--- Begin Supplied text ---

Still, high expenses, particularly for rent and travelling out of the territory, are exactly what are creating the shortage of lawyers in the first place, says Chandler. “That’s why the bar is shrinking here — it’s because it’s no longer economically viable to stay here. It’s very expensive to run a law office here,” he says, noting rent for office space he recently looked at was higher than it would be in Manhattan.

As a result, many of the lawyers who move to Nunavut leave within a few years. At the same time, firms based in southern Canadian cities are filling the gap by handling some of the workload remotely, particularly in areas such as real estate law. “We’ve got less lawyers working privately than there used to be,” says Chandler.

Hopes were high, meanwhile, that the Akitsiraq Law School, which began as a partnership between Nunavut Arctic College and the University of Victoria as a one-time project in 2001, would be the source of a new crop of Inuit lawyers in the territory. But while 11 people graduated with law degrees in 2005, only a handful of them are on the Law Society of Nunavut’s list of active members. Some have yet to be called to the bar, although many of the graduates are working as legal advisers in various territorial government departments. At this time, the University of Victoria has no plans to re-open the program to new applicants.

 


It’s not only in Nunavut that lawyers are also in high demand. In the Northwest Territories, a strong economy fuelled by the natural resources sector is the source of not only a lot of corporate work but also of the need for legal services created by the resulting population boom, says Loretta Bouwmeester, the outgoing president of the Canadian Bar Association’s Northwest Territories’ branch. Those new workers often buy houses and sometimes get divorced, all of which means real estate and family lawyers are also needed, says Bouwmeester

As in Nunavut, the cost of living eats into the higher salaries a young lawyer in Yellowknife can earn, but for those like Kovendi and David Hastings, who works as a legal adviser for the territorial government in the Northwest Territories, the expensive rents aren’t an insurmountable problem. Kovendi, for example, says she benefits from heavily subsidized housing in Iqaluit, while Bouwmeester points out a simpler lifestyle means it’s easy to spend less. A 10-minute walk to her job as counsel for the City of Yellowknife has freed her from the daily commute. “It’s higher in terms of fuel costs, but in some ways I think [the cost of living] is lower,” she says.

Besides, both Kovendi and Hastings say the job opportunities outweigh the costs. As well, both see benefits in the lifestyle up north. “The North in general is such a welcoming place,” says Hastings, 31, who moved to Yellowknife after practising in Prince Edward Island following his call to the bar four years ago. Since then, nine of his fellow law school graduates from the University of New Brunswick have followed him to the Northwest Territories after getting word — through the “magic of Facebook” — of the jobs there. “Not one of the 10 of us is doing the same thing,” says Hastings, who lists the working hours — he’s generally at the office from 8:30 a.m. to 5 p.m. — as a key advantage of practising there.

As well, the small size of the bar makes for a collegial atmosphere among lawyers in Yellowknife. “We really make an effort to know who every new person is,” says Bouwmeester, who on a recent September day had just returned from lunch with a new associate arriving from Calgary.

--- End Supplied text ---
--- Begin Data provided ---

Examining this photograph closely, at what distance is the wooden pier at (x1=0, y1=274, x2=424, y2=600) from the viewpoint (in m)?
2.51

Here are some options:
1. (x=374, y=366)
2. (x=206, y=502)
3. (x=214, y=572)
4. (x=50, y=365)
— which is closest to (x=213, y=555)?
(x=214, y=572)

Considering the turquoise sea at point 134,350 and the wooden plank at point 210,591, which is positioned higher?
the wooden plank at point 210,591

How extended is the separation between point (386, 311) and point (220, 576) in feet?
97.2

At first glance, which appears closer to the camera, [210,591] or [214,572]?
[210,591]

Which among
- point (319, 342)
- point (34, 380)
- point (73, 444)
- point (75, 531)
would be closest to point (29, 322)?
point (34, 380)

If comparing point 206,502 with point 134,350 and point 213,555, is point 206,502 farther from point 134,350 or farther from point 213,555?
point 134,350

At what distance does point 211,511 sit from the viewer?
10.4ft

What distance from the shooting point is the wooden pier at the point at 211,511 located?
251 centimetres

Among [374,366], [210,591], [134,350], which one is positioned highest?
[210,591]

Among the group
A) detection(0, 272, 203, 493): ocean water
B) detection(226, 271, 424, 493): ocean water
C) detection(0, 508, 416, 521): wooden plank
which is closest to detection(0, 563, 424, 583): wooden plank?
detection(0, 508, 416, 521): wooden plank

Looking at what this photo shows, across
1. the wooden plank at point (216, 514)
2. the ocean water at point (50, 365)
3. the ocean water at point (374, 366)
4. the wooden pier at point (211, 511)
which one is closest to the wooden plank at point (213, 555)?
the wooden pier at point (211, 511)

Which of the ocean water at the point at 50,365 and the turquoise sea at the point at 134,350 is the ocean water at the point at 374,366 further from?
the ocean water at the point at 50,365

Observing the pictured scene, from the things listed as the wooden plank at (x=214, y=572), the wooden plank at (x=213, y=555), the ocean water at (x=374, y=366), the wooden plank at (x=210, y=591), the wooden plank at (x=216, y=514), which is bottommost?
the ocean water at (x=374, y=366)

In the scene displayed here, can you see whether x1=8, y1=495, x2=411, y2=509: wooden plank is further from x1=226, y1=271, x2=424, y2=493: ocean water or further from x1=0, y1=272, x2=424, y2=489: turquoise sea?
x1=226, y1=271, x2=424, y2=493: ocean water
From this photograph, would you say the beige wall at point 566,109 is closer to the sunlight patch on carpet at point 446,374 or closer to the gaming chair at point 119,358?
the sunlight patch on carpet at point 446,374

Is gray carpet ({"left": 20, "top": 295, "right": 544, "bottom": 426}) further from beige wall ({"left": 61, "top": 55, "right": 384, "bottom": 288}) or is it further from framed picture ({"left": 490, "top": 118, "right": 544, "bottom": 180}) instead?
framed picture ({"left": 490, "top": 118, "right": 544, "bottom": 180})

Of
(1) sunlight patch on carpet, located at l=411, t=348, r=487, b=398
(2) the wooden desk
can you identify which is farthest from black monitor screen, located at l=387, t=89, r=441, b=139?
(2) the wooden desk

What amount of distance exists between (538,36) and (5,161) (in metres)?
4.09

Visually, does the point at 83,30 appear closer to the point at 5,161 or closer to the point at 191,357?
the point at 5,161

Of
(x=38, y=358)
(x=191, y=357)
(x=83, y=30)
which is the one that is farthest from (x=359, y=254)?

--- End Data provided ---

--- What you will do ---
Pick up the article above on the shortage of lawyers in Nunavut and the Northwest Territories and continue it from its final sentence.

--- Answer ---
Back in Iqaluit, Debicki says while becoming a legal aid lawyer is not a path to immediate wealth, the Inuit culture nevertheless makes Nunavut a “fascinating jurisdiction” to work in, especially since his staff get to travel across the sprawling territory for case work. “Our lawyers not only get to learn about it but they also get to participate in it,” he says. “That is impossible to replicate in any other job.”

Since moving from downtown Toronto to Nunavut four and a half years ago, Debicki himself has sailed through the Northwest Passage and travelled to Resolute Bay, Canada’s second-most northern community. It was there that he met a polar bear monitor he was tasked with helping to keep his driver’s licence. To show him the implications of a licence suspension, the monitor took him out for a snowmobile ride, during which the pair chased away three polar bears from the community. “Experiences like that — even as a tourist — you won’t get that,” says Debicki.

For Kovendi, meanwhile, life in Iqaluit has her participating in community activities such as a local production of Fiddler on the Roof, something she says she never did in Toronto. “I have the time to do it now, which is the nice thing,” she says.

Kovendi adds that so far, she enjoys the slower pace, even though a Crown prosecutor working in Nunavut doesn’t have the luxury of having an assistant to help with office tasks like photocopying documents. “It’s very much you do what you need to get done,” she points out, recounting how she regularly has to lug heavy bags full of case files onto planes for out-of-town trips.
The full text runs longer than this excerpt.